After the Second World War, the line was not put back into operation over its whole length until a temporary restoration had been carried out on the Eiweiler viaduct in 1947. Passenger numbers declined steadily with the coal and steel crisis of the 1970s. The last regular passenger train ran on the track on 27 September 1985. A special 75-year anniversary run over the Köller Valley Railway was carried out at the initiative of the Arbeitskreises Köllertalbahn (Köller Valley Railway working group) in 1986. The Völklingen–Etzenhofen section was then closed and dismantled. The operation of small freight to industrial enterprises on the line to Etzenhofen was handled from Lebach. There were further farewell trips on the rest of the line on 18 July 1993. The line was then closed and completely dismantled.

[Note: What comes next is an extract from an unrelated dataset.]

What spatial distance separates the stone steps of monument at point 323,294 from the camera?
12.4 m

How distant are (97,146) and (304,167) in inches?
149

The old Püttlingen station was listed as a historic transport monument in 1989. After reconstruction and restoration, it has been used for cultural purposes since 1993.

==Reactivation==

The section between Walpershofen/Etzenhofen and Heusweiler Markt was reactivated in 2011 and the whole section from Walpershofen/Etzenhofen to Lebach was put back into operation on 5 October 2014 for the Saarbahn.

The line was electrified at 750 Volt DC for this purpose. The Lebach station area was electrified and was extended to Jabach. If electrification is later extended from Illingen, it will be possible to change the current to 15 kV AC.

The trains run during the day every quarter of an hour to Heusweiler Markt and continue to Lebach every half hour. In the peak hour, the trains continue over the Prims Valley Railway to Lebach-Jabach.